Negroland: A Memoir

Pulitzer Prize-winning former New York Times culture and book critic Margo Jefferson (On Michael Jackson) and her family moved to Chicago's Hyde Park neighborhood in the 1960s, after spending her childhood in the more middle-class Park Manor bungalows. Negroland is her memoir of the challenges and particular circumstances of growing up in what she calls the "Third Race, poised between the masses of Negroes and all classes of Caucasians."

Her father was the head of pediatrics at Provident, the country's oldest black hospital. Her mother was active in the national black social club the Northeasterners. Jefferson and her sister, Denise, belonged to the national children's club Jack and Jill of America, and attended K-12 classes at the prestigious University of Chicago Laboratory School--an integrated school. From such relative comfort, Jefferson moved on to college at Brandeis, struggled to define her place in the social turmoil of feminism and civil rights, and entered the competitive New York City world of professional criticism and academia.

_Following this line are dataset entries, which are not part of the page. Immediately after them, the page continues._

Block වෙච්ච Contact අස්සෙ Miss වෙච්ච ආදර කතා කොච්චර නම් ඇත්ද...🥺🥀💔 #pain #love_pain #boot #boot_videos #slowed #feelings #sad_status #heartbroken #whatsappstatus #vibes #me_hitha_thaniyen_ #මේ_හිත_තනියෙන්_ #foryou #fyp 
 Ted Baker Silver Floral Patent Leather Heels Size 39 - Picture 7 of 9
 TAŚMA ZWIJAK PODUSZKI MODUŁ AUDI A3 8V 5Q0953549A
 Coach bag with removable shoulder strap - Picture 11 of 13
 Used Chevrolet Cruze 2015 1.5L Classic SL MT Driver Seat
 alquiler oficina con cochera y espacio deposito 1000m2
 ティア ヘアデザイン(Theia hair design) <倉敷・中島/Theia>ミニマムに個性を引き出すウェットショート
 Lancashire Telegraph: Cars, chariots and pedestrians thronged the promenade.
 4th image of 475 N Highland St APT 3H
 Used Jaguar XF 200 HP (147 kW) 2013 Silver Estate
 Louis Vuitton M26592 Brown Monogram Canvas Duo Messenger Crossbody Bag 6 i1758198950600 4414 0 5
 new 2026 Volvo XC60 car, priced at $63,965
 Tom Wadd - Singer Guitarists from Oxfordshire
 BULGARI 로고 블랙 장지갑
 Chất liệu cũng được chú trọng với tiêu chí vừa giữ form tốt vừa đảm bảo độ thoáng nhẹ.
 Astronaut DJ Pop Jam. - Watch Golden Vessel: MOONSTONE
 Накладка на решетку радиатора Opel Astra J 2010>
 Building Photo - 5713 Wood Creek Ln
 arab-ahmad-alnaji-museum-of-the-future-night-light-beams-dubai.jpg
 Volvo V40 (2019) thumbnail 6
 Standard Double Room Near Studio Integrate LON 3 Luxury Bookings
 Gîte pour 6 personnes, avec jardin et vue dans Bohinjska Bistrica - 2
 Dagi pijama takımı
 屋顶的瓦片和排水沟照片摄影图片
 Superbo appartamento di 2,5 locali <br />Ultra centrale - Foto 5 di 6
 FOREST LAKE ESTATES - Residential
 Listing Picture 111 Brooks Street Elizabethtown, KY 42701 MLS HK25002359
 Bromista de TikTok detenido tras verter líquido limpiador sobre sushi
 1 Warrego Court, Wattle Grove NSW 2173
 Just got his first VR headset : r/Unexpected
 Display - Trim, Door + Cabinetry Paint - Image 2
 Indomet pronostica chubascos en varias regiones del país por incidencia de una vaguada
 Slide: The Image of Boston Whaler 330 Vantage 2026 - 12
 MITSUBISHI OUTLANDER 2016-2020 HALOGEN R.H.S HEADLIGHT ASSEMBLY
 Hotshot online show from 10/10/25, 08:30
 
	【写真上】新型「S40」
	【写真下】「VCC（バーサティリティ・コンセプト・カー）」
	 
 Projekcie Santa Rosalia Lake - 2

Jefferson's frank discussion of her own experiences in the relatively narrow "third race" adds a fresh, nuanced perspective to the United States' continuing discussion about race. She summarizes her own ambivalence in Negroland's conclusion: "There are days when I still want to dismantle this constructed self of mine. You did it so badly, I think.... And then I tell myself, so what? Go on." While this may echo Samuel Beckett's famous conclusion to his novel The Unnamable: "You must go on, I can't go on, I'll go on," the source of her determination is wholly rooted in her distinctive experience. --Bruce Jacobs, founding partner, Watermark Books & Cafe, Wichita, Kan.